#### [Task details]
Update the rows below by replacing every "cucumber" with "zucchini" and leaving everything else unchanged.

#### [The input]
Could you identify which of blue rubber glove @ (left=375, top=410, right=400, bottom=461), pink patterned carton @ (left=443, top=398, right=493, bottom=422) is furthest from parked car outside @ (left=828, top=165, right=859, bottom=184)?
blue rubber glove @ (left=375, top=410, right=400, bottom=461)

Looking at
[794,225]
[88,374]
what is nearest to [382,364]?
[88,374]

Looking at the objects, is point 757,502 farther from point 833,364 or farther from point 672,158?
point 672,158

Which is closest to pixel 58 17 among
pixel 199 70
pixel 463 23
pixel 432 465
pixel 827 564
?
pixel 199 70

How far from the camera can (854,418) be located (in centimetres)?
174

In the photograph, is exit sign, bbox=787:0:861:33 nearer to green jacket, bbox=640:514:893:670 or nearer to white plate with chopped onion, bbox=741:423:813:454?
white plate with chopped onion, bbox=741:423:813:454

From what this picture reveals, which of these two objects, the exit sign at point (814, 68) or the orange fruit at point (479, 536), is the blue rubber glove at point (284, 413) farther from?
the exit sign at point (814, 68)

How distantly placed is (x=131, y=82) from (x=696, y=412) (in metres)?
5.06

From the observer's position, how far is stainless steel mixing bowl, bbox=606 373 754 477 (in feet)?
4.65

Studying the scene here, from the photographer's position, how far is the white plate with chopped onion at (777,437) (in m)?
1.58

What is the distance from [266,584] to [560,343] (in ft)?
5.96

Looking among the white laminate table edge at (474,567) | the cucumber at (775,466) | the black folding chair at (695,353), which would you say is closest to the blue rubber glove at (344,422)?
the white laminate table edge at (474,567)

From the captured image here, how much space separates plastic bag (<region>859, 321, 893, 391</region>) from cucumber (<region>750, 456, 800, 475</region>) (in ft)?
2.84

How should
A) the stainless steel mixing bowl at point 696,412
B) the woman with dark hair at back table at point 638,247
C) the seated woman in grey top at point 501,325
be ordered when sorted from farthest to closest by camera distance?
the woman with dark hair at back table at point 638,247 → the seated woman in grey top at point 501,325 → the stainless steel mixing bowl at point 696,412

#### [Response]
Could you identify which of blue rubber glove @ (left=375, top=410, right=400, bottom=461), pink patterned carton @ (left=443, top=398, right=493, bottom=422) is furthest from parked car outside @ (left=828, top=165, right=859, bottom=184)?
blue rubber glove @ (left=375, top=410, right=400, bottom=461)

Looking at
[794,225]
[88,374]
what is nearest to [382,364]?
[88,374]

Looking at the objects, is point 757,502 farther from point 833,364 or farther from point 672,158?
point 672,158

Which is closest to pixel 58 17 among
pixel 199 70
pixel 463 23
pixel 432 465
pixel 827 564
?
pixel 199 70

How far from the camera can (854,418) be located (in centimetres)?
174

In the photograph, is exit sign, bbox=787:0:861:33 nearer to green jacket, bbox=640:514:893:670 or nearer to white plate with chopped onion, bbox=741:423:813:454?
white plate with chopped onion, bbox=741:423:813:454

From what this picture reveals, which of these two objects, the exit sign at point (814, 68) or the orange fruit at point (479, 536), is the blue rubber glove at point (284, 413) farther from?
the exit sign at point (814, 68)

How distantly placed is (x=131, y=82) from (x=696, y=412) (in metres)?
5.06

From the observer's position, how far is stainless steel mixing bowl, bbox=606 373 754 477 (in feet)?
4.65

Studying the scene here, from the photographer's position, how far is the white plate with chopped onion at (777,437) (in m)?
1.58

What is the distance from [266,584] to [560,343] (in ft)?
5.96

Looking among the white laminate table edge at (474,567) | the zucchini at (775,466) | the black folding chair at (695,353), which would you say is closest to the blue rubber glove at (344,422)?
the white laminate table edge at (474,567)

From the captured image here, how much space separates plastic bag (<region>859, 321, 893, 391</region>) from zucchini (<region>750, 456, 800, 475</region>) (in ft)?
2.84

How should
A) the stainless steel mixing bowl at point 696,412
B) the woman with dark hair at back table at point 638,247
C) the seated woman in grey top at point 501,325
be ordered when sorted from farthest to closest by camera distance?
the woman with dark hair at back table at point 638,247 → the seated woman in grey top at point 501,325 → the stainless steel mixing bowl at point 696,412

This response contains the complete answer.